▶ TAREA ASIGNADA
Reproduce literalmente y en su totalidad el relato sobre el vuelo a Nueva York, sin alterar ningún carácter.

┌─ SECCIÓN DEL DOCUMENTO

The only living boy in New York
Capítulo II
Día 01
El avión no llego a tiempo para su cita con la tierra. Dio unas cuantas vueltas antes de aterrizar, aunque no me importó. Era tarde pero media hora o una hora más tarde no me importaban. A pesar del sabido calor de verano, tiritaba de frío bajo la endeble protección de mi chaqueta, sujetando en una mano como si me fuese la vida en ello una bolsita de "Animal Crackers", galletitas saladas, por si acaso. Todavía no he abierto esa bolsa. Los animal crackers se llamaron así por el circo del Dr. Barnum's. Aún se vende la marca original "Barnum's Animals Crackers", con sello ahora de Nabisco. Y el circo también existe con más de un siglo de existencia.
El viaje Atlanta a Nueva York me había dado los únicos minutos de sueño de estas imparables 24 horas. Es increíble lo que puede resistir el cuerpo sin tener necesidad de dormir. Me quedé adormilado, con la cabeza en mi almohaba, mientrras se me resbalaba de los dedos el catálogo de absurdos productos de teletienda que nos daban en el avión. Objetos que cuando se ven uno no se cree que pudo haber vivido sin ellos en su fortaleza suburbana y sin embargo aqui, estamos, verdadera América. Recuerdo de ese trayecto luces tenues y un frío cortante. Horas y horas de aire acondicionado me acabaron haciendo mella. Empecé a temblar y empecé a pensar en que iba a llegar a Nueva York e iba a pasarme una noche dando vueltas en la cama, febril y griposo y no me quitaba en la cabeza que acababa de ponerme malo. Pedí a la azafata una manta, parece que le costó darse cuenta de por qué se la pedía. Acceptó buscar una pero en todo el avión no había.

└─
┌─ MATERIAL PROPORCIONADO

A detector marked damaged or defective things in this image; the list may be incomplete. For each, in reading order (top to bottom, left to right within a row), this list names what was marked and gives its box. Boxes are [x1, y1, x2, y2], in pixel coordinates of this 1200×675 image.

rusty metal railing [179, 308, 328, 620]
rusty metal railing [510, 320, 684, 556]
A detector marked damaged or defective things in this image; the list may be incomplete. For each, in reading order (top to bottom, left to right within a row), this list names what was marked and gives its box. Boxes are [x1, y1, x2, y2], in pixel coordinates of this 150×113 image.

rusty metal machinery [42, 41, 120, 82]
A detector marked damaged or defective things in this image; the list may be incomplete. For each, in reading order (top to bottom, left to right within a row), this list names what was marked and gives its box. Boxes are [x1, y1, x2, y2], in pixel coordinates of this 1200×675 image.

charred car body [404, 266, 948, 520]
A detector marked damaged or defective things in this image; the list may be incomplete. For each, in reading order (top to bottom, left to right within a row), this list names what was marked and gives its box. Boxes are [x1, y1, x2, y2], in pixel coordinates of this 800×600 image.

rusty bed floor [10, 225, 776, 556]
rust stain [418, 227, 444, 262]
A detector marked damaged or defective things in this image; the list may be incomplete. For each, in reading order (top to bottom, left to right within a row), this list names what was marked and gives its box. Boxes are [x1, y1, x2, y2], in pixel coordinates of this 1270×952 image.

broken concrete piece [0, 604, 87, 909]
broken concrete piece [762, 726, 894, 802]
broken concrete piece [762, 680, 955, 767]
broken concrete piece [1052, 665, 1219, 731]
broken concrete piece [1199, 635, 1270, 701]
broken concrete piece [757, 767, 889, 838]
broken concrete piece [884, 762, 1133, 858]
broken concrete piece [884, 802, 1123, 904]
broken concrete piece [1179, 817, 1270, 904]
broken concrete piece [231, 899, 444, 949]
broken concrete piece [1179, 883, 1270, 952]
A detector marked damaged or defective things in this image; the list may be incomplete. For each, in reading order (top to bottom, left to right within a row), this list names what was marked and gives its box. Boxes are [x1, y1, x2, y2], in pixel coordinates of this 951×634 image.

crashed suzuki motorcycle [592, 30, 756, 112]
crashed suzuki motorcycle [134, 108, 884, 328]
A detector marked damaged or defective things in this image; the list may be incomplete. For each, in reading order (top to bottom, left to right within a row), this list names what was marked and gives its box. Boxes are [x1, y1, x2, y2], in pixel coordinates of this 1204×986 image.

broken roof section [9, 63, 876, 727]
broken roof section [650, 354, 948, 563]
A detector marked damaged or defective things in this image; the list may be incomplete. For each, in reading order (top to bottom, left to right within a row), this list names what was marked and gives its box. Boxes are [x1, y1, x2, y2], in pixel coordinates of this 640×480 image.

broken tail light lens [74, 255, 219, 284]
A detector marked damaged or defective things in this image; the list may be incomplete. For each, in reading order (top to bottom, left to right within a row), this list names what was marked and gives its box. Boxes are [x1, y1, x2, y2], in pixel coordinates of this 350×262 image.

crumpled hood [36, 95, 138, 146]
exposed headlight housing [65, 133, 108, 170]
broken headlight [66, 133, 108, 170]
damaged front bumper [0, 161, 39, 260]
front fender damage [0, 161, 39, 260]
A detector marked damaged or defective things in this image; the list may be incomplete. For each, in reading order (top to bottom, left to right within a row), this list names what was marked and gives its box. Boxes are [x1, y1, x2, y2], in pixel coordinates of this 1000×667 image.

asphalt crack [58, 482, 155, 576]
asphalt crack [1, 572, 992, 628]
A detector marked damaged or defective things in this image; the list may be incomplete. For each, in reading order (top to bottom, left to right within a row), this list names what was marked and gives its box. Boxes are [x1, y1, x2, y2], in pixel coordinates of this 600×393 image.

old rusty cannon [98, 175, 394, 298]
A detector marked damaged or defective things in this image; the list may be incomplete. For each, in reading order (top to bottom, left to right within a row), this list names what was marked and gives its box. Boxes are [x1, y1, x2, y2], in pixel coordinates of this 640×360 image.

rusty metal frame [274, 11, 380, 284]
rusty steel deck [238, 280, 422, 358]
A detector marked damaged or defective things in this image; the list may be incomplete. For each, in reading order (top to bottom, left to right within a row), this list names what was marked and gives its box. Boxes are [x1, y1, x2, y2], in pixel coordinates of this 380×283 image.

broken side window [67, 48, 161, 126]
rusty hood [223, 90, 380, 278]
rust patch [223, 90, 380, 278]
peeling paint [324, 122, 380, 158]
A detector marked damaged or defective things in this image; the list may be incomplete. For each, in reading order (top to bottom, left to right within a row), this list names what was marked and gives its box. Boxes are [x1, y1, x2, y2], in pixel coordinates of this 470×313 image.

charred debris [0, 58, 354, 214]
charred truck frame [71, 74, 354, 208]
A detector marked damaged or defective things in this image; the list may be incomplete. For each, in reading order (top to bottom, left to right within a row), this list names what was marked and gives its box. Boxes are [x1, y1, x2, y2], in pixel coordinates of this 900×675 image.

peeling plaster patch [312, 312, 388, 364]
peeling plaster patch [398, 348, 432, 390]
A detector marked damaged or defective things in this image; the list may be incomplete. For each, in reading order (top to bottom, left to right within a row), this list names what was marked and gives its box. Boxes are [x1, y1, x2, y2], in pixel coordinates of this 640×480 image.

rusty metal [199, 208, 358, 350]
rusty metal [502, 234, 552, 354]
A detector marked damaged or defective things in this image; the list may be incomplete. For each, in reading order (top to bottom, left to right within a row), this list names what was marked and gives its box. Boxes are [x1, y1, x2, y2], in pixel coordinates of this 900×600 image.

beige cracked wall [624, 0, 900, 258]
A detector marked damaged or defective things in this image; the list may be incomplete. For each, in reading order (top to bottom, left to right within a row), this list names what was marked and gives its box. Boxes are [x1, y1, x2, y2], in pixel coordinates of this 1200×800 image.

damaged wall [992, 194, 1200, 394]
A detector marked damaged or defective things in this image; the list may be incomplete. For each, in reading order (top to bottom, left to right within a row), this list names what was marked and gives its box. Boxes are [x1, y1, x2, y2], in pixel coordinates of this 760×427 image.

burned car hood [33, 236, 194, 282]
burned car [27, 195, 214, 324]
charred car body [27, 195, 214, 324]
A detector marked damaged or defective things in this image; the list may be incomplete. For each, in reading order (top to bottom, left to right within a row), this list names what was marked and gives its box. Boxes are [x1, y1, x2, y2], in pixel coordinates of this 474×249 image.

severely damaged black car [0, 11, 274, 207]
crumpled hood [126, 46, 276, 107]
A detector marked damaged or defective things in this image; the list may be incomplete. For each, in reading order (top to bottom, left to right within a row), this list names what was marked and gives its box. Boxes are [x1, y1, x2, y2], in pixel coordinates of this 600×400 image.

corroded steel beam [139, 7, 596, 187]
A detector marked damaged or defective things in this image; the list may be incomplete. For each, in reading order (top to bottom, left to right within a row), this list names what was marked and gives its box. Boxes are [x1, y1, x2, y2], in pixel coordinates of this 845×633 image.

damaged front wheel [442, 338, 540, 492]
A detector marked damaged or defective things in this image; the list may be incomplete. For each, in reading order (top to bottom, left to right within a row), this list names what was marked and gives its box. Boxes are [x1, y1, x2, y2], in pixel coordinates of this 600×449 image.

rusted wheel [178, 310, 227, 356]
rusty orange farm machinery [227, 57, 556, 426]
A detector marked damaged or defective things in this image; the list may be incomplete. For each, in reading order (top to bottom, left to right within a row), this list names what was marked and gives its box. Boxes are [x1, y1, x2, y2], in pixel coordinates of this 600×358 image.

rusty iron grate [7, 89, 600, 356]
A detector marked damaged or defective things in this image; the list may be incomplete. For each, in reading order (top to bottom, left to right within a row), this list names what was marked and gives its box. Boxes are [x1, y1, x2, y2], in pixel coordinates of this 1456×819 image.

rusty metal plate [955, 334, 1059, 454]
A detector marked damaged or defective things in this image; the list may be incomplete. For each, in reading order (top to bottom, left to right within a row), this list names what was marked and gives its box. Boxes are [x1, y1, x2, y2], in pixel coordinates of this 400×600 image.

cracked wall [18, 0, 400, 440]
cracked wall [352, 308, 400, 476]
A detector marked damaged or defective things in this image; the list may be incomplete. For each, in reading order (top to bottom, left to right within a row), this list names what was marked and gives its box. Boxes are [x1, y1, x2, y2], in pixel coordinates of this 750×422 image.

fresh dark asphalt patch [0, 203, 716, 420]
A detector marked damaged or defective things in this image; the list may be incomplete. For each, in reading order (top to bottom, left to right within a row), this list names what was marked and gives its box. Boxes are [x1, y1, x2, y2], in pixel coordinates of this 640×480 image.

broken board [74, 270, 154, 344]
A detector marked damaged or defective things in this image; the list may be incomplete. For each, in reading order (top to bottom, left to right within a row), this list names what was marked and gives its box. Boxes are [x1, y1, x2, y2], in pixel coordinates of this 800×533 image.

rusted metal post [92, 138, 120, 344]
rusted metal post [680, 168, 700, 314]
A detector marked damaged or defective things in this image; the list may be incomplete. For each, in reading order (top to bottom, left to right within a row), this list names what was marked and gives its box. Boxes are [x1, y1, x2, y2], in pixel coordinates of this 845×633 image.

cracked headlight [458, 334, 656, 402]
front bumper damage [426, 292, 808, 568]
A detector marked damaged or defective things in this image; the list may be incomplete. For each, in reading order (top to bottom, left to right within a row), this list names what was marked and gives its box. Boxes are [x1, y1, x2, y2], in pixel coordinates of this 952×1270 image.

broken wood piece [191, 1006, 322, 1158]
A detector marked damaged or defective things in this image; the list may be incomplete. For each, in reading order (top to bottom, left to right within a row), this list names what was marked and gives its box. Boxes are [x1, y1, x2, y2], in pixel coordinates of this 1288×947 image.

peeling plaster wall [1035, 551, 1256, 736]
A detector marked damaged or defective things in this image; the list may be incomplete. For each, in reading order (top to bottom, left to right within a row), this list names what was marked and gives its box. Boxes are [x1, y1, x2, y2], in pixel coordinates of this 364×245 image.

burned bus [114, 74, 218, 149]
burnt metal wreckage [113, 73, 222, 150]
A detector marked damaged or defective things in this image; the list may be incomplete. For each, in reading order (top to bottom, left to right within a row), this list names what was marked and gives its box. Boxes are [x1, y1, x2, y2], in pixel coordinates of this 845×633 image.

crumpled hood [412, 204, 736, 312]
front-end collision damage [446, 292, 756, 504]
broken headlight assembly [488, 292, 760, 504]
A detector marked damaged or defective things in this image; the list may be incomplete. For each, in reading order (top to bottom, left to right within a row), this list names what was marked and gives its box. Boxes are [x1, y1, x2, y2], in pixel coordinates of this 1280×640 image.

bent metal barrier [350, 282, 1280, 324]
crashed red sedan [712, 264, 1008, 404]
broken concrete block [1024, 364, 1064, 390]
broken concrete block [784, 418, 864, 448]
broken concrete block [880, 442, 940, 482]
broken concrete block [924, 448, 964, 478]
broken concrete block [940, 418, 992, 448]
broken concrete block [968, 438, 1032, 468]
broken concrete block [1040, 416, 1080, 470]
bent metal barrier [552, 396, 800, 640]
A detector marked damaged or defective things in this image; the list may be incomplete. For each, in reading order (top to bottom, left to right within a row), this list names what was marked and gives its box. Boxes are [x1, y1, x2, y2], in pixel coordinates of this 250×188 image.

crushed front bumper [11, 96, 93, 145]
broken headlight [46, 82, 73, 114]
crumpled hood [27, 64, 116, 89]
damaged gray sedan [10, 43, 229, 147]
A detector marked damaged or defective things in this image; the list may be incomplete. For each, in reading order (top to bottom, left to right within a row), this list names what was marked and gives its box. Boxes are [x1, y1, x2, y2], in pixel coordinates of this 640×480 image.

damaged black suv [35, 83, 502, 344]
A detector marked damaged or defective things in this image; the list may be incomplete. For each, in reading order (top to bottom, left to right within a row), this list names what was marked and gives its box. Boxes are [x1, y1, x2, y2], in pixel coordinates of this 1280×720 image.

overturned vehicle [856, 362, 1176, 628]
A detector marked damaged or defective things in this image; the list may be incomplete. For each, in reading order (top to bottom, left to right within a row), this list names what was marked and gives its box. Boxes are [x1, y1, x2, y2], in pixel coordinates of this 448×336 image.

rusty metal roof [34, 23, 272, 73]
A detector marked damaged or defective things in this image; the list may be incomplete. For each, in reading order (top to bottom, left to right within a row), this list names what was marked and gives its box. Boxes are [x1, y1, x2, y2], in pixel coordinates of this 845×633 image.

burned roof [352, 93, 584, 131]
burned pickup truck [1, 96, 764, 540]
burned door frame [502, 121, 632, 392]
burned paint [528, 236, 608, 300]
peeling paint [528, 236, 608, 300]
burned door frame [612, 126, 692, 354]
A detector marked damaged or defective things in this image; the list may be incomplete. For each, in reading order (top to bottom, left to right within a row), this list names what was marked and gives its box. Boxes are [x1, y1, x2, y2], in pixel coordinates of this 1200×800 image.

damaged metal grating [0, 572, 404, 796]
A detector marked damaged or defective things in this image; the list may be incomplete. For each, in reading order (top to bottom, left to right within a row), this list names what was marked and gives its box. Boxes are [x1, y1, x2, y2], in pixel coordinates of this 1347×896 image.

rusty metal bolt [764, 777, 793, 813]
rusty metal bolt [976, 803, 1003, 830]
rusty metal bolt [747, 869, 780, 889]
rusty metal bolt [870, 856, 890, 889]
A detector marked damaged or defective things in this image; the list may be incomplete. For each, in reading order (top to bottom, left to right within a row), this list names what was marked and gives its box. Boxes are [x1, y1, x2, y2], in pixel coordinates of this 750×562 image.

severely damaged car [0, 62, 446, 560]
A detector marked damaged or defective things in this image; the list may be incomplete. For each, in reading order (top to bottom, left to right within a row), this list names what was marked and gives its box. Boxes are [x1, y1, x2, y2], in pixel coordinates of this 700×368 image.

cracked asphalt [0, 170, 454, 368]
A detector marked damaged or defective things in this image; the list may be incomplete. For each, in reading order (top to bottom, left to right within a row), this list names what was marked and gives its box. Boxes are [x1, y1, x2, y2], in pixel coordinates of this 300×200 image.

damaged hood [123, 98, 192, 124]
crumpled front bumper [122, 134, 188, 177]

└─

▶ SOLUCIÓN DEL EJERCICIO
The only living boy in New York
Capítulo II
Día 01
El avión no llego a tiempo para su cita con la tierra. Dio unas cuantas vueltas antes de aterrizar, aunque no me importó. Era tarde pero media hora o una hora más tarde no me importaban. A pesar del sabido calor de verano, tiritaba de frío bajo la endeble protección de mi chaqueta, sujetando en una mano como si me fuese la vida en ello una bolsita de "Animal Crackers", galletitas saladas, por si acaso. Todavía no he abierto esa bolsa. Los animal crackers se llamaron así por el circo del Dr. Barnum's. Aún se vende la marca original "Barnum's Animals Crackers", con sello ahora de Nabisco. Y el circo también existe con más de un siglo de existencia.
El viaje Atlanta a Nueva York me había dado los únicos minutos de sueño de estas imparables 24 horas. Es increíble lo que puede resistir el cuerpo sin tener necesidad de dormir. Me quedé adormilado, con la cabeza en mi almohaba, mientrras se me resbalaba de los dedos el catálogo de absurdos productos de teletienda que nos daban en el avión. Objetos que cuando se ven uno no se cree que pudo haber vivido sin ellos en su fortaleza suburbana y sin embargo aqui, estamos, verdadera América. Recuerdo de ese trayecto luces tenues y un frío cortante. Horas y horas de aire acondicionado me acabaron haciendo mella. Empecé a temblar y empecé a pensar en que iba a llegar a Nueva York e iba a pasarme una noche dando vueltas en la cama, febril y griposo y no me quitaba en la cabeza que acababa de ponerme malo. Pedí a la azafata una manta, parece que le costó darse cuenta de por qué se la pedía. Acceptó buscar una pero en todo el avión no había.